Paul Edwards, 40, who tends to the niggles and aches of Sir Mervyn King and the other bankers who steer the nation's financial ship, suffered a fractured spine during a family visit to the park in May last year.
Mr Edwards, of Germain Street in Chesham, says he was attempting to bounce "normally" when he struck his back due to the trampoline being "positioned too close to the ground below it."
He is suing the owners of the attraction - Bowmans Farms Ltd, of Coursers Lane, London Colney - who advertise that visitors to their park will experience "acres of fun" - for a minimum of £300,000 in damages.
In a High Court writ, Mr Edwards, who runs his own physiotherapy clinic in Chorleywood with his wife Nicky, as well as working for the Bank of England since 2008, says he was "using a trampoline which he was permitted to use and was using it in a normal manner" when he suffered the "serious injury" to his back.

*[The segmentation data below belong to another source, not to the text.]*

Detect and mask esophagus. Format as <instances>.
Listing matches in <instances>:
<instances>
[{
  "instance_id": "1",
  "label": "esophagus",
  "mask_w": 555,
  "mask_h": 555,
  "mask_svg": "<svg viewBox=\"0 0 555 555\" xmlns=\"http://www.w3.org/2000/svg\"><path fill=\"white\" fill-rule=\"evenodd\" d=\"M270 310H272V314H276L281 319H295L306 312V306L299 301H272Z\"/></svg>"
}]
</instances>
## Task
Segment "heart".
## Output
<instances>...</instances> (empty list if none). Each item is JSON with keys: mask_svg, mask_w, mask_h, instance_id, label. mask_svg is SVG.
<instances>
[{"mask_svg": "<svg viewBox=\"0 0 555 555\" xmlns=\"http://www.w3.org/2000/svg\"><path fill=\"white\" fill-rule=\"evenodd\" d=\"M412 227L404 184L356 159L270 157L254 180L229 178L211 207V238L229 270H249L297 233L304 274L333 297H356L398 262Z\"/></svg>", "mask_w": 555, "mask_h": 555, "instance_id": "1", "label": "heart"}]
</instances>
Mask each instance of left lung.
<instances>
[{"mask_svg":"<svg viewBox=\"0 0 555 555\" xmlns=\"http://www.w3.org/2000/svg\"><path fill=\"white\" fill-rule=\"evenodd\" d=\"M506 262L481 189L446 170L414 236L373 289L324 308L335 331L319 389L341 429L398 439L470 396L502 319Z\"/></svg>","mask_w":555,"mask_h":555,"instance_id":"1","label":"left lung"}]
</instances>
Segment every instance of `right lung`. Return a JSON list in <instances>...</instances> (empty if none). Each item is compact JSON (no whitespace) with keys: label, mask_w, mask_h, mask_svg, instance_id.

The writ states that Mr Edwards had an annual membership to Willows Farm Village and that the accident happened during a family visit to the theme park on a Sunday.
"During a family visit to the premises, Mr Edwards was using a trampoline when, after jumping upwards and then landing on the stretched fabric of the trampoline, he struck the ground beneath the fabric and suffered a serious injury to his back," the writ says.
"His injuries were caused by negligence or breach of an implied term of the contract that the trampolining facilities would be safe for him to use," it is alleged.
Mr Edwards also claims that staff at the theme park had "positioned the trampoline on a slope so that it was too close to the ground below it, failed to place the trampoline on level ground (and) failed to ensure that there was sufficient distance between the stretched fabric component of the trampoline and the ground below it."
The writ states that, as a result of the accident, Mr Edwards suffered "a serious injury to his back including a wedge compression fracture of the 12th thoracic vertebra" for which he is seeking "a lump sum award of damages".
In their defence to the action, Tanja Neuhof, for Bowmans Farms Ltd, says that they "admit primary liability" for Mr Edwards' accident, but "reserve the right to allege contributory negligence against him".
Miss Neuhof adds that "no admissions are made as to the injury suffered by Mr Edwards as a result of the accident" and that "no admissions are made as to the cause or causes of his current medical complaints."